Un día me quedé conversando con él. Me contó lo de Matilde, lo de Ernesto, lo de su esposa que se fue. “Tengo suerte de tener a mi Matilde —me dijo—. Si no fuera por ella, no tendría quién cuide a Ernestito.” Lo dijo sin dramatismo, como si hablara del clima. Teo no se queja. Simplemente sigue.
Desde entonces, empecé a verlo distinto. A fijarme en los detalles: en las arrugas alrededor de sus ojos, en sus manos curtidas, en la manera en que se toma un mate tibio en las mañanas. Y empecé a preguntarme: ¿cuántos Teodoros hay a nuestro alrededor que simplemente ignoramos? ¿Cuántos hombres invisibles cruzan nuestra vida cada día, sin que reparemos en ellos?

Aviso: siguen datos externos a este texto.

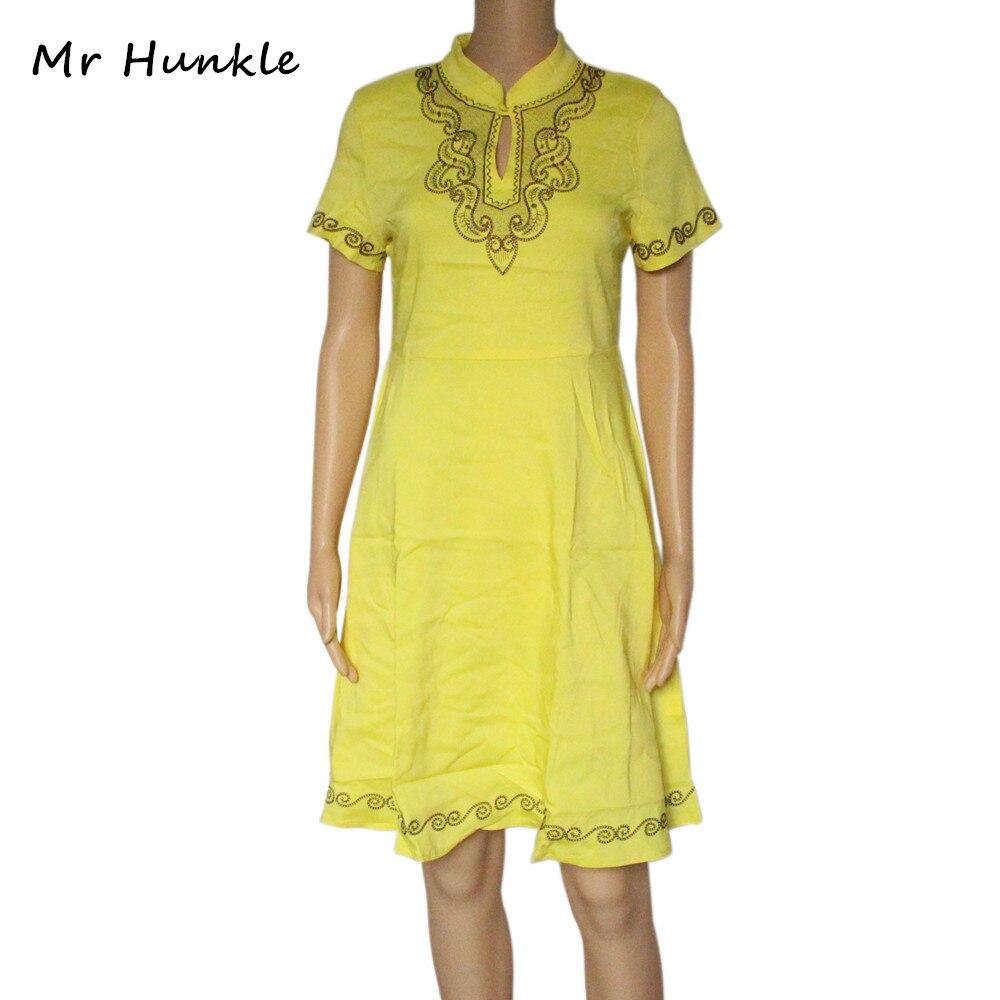 Mr hunkle women vintage dashiki dress a line embroidery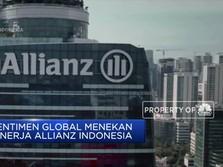 Dana Kelolaan Allianz Indonesia Turun 1,32%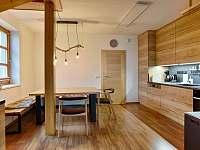 Horský apartmán U Lesa - apartmán k pronajmutí - 11 Říčky v Orlických horách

Vivimos tan ensimismados en nuestras cosas, en nuestras cuentas, en nuestros problemas, que dejamos de mirar. Mirar de verdad, con los ojos abiertos y el corazón también. Vemos a la gente, pero no la registramos. Nos hemos vuelto ciegos voluntarios. Absorbidos por el celular, por la pantalla, por la foto del desayuno, el meme gracioso, el mensaje motivacional que se pierde en el scroll infinito.
Hemos olvidado preguntar el “¿cómo estás?” de verdad, el que no se dice por cumplir. Nos hemos olvidado de escuchar. De tocar. De abrazar. De detenernos un momento a mirar al de al lado. Y entonces nos pasa que no sabemos cómo se llama el hombre que nos abre la reja todos los días, o el que recoge la basura, o el que vende el pan en la esquina. Invisibles.

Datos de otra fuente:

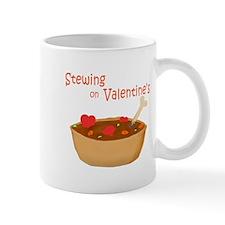 Stewing on Valentine's Mug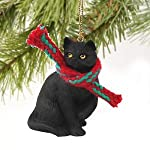 Conversation Concepts Black Shorthaired Tabby Cat Original Ornament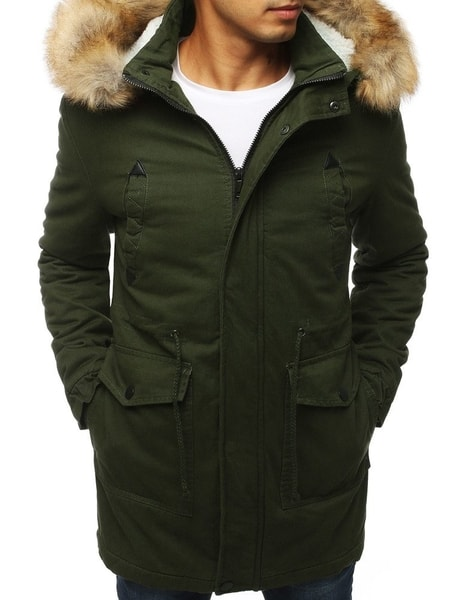 Zimná zelená bunda s kapucňou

Teo sigue ahí, todos los días. Doce horas de pie. De lunes a domingo. No tiene días libres, porque el dinero no alcanza para lujos. Ni para lujos ni para días de descanso. Su única alegría son Matilde y Ernesto. A veces los lleva a caminar a un parque que queda cerca de su casa. Ernesto en silla de ruedas, Matilde empujando, y Teo con su paso lento al costado.
Y cuando lo veo, cuando lo saludo ahora por su nombre, siento que algo se rompe en esa invisibilidad. Al menos un poquito. Teodoro ya no es un fantasma para mí.
Por eso escribo esto. Para que si tú, que estás leyendo, tienes un hombre invisible cerca, lo veas. Le preguntes su nombre. Le des los buenos días con ganas, no por cumplir. Le ofrezcas un café o una botella de agua cuando hace calor. A veces, ese pequeño gesto puede cambiarle el día a alguien.
Teo es el hombre invisible de mi cuadra, pero ahora es mi amigo. ¿Quién es el tuyo? ¿Cuál es el hombre invisible para ti? ¿Qué vas a hacer para verlo?
Porque al final, lo único realmente triste no es que la gente se muera. Lo triste es que pase por la vida sin que nadie se haya dado cuenta de que existió.